Hours later, I discovered that during this kitchen romp Adam was in direct contact with the authorities. It wasn’t unreasonable of him, but he did it without telling us. And so it was that after the dancing and a glass of iced apple juice in the garden, after the clean clothes had been ironed and put on, and the pink sandals scrubbed under the tap, dried and fitted round the tiny feet whose nails were freshly trimmed, after the lunch of scrambled eggs and a session of nursery rhymes, there came the ring on the doorbell.

Two Asian women in black headscarves – they could have been mother and daughter – apologetic but professionally firm, had come straight from their department to collect Mark. They listened to my story of the swing-park scene and examined the three-word message on a scrap of cardboard. They knew the family and asked if they could take the note away. They explained that they wouldn’t be returning Mark to his mother – not yet, not until after another round of assessments and the decision of a judge. Their manner was kindly. The more senior woman, whose name was Jasmin, stroked Mark’s head as she talked. Throughout the visit, Adam sat in silence in the same position at the table. I checked on him from time to time. Our visitors were aware of him and exchanged a curious glance. We were in no mood to introduce him.

After some administrative formalities, the women nodded at each other and the younger one sighed. The bad moment had arrived. Miranda said nothing when the little boy, screaming to stay with her and clutching a fistful of her hair, was lifted from her arms. As the social workers were leading him out through the front door, Miranda turned away abruptly to go upstairs.

*

Our troubled little household also shook in the larger tremors of confusion that were running through the land beyond north Clapham. Turmoil was general. Mrs Thatcher’s unpopularity was rising, and not just because of The Sinking. Tony Benn, the high-born socialist, was at last Leader of the Opposition. In debates he was savage and entertaining, but Margaret Thatcher could take care of herself. Prime Minister’s Questions, now televised live and repeated at prime time, became a national obsession as the two tore into each other, sometimes wittily, each Wednesday at noon. Some said it was encouraging that a mass audience was interested in parliamentary exchanges. One commentator invoked the gladiatorial combats of the Late Roman Republic.

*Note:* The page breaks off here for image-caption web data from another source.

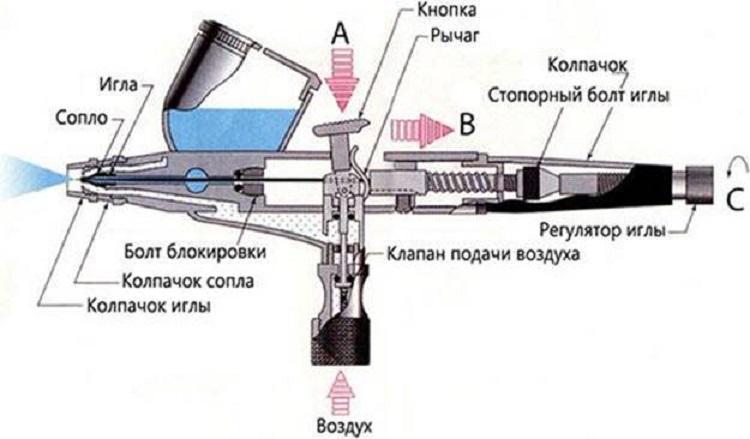 Устройство аэрографа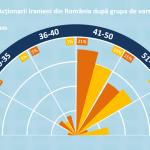 Iranul deţine un potenţial ridicat de business pentru România. Ce trebuie să facă autorităţile?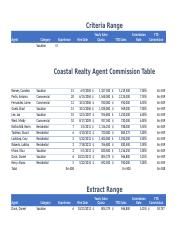 Coastal Realty Agent Commission Table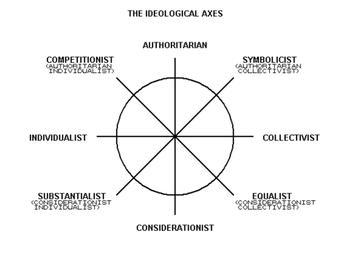 Accurate chart of ideologies and the relations...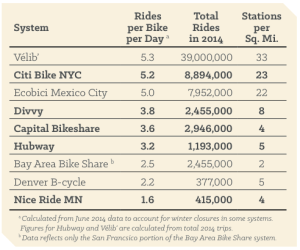 More stations per mile, more ridership per bike. Chart: NACTO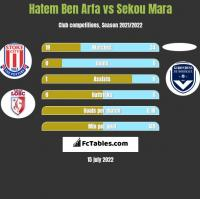 Hatem Ben Arfa vs Sekou Mara h2h player stats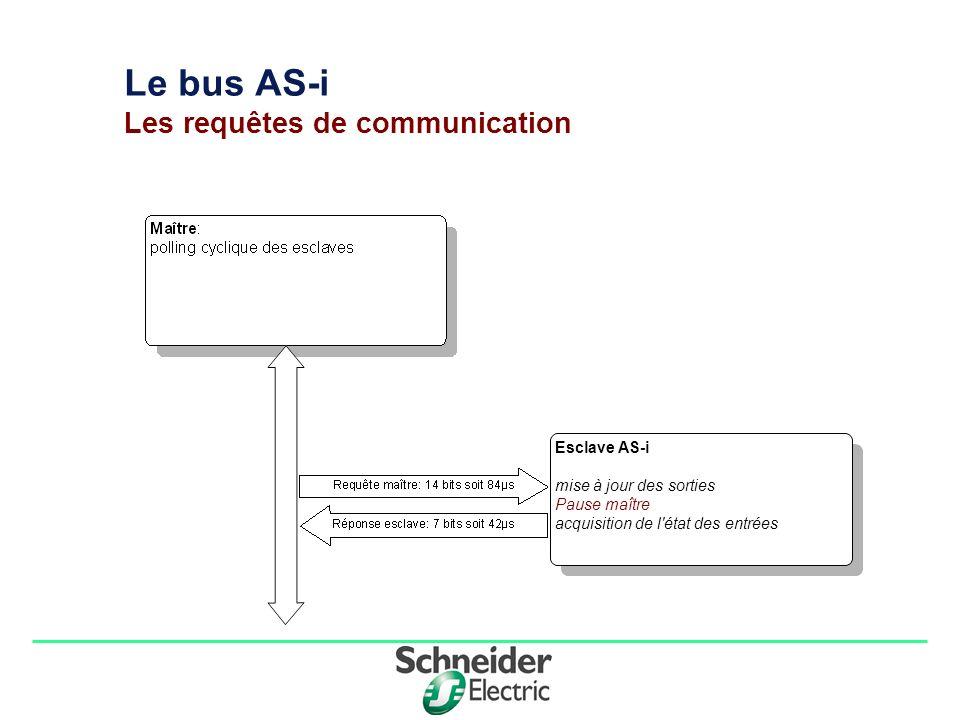 Division - Name - Date - Language 4 Le bus AS-i Les requêtes de communication Esclave AS-i mise à jour des sorties acquisition de l état des entrées Pause maître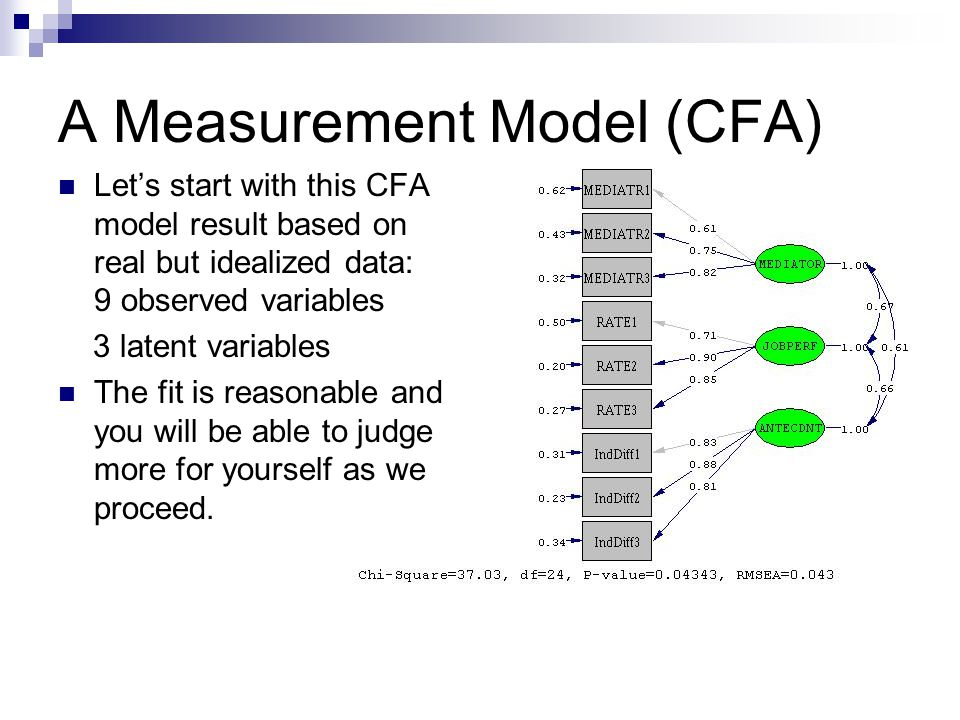 A Measurement Model (CFA) Let's start with this CFA model result based on real but idealized data: 9 observed variables 3 latent variables The fit is reasonable and you will be able to judge more for yourself as we proceed.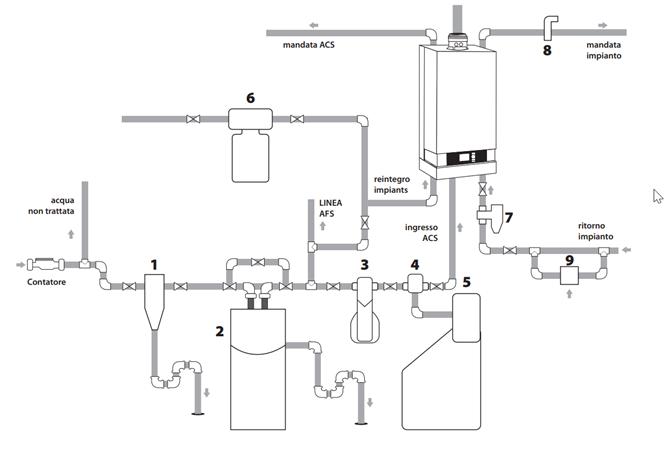 schema-installazione-addolcitore-caldaia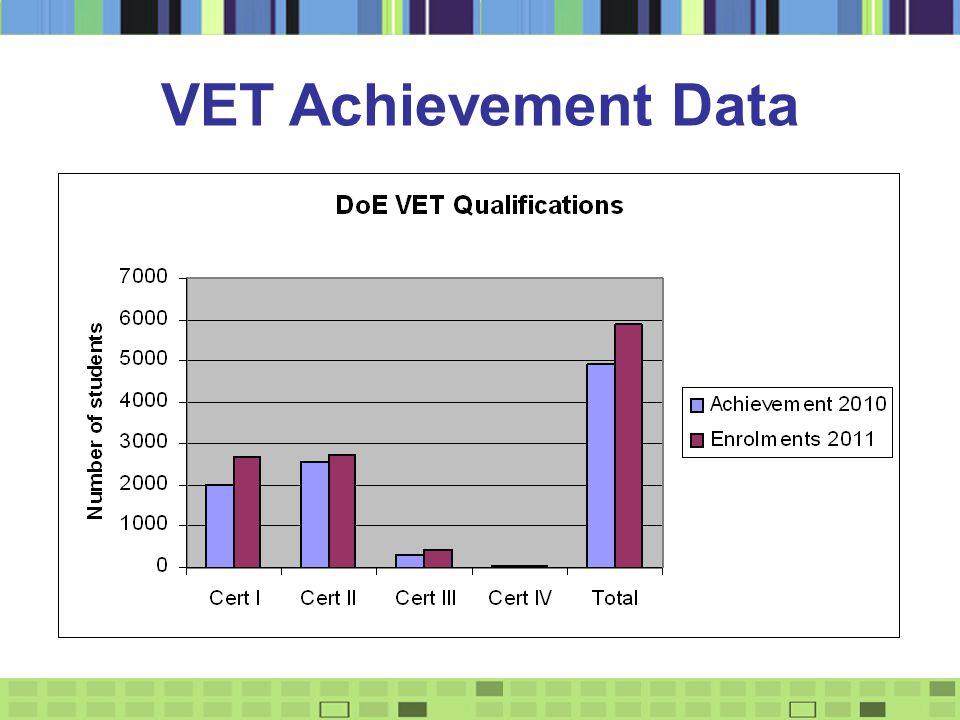 VET Achievement Data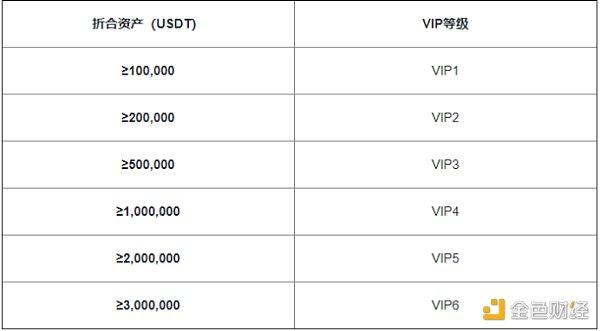 """火币合约新推""""充值即送VIP""""活动 力度远超其他平台令人心动插图1"""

The summer was hot and something was coming to the boil. Apart from the government’s unpopularity, much else was rising: unemployment, inflation, strikes, traffic jams, suicide rates, teenage pregnancies, racist incidents, drug addiction, homelessness, rapes, muggings and depression among children. Benign elements were rising too: households with indoor lavatories, central heating, phones and broadband; students at school until eighteen, working-class students at university, attendance at classical music concerts, car and home ownership, holidays abroad, museum and zoo visits, takings at bingo halls, salmon in the Thames, numbers of TV channels, numbers of women in Parliament, charity donations, native tree plantings, paperback book sales, music lessons across all ages and instruments and styles.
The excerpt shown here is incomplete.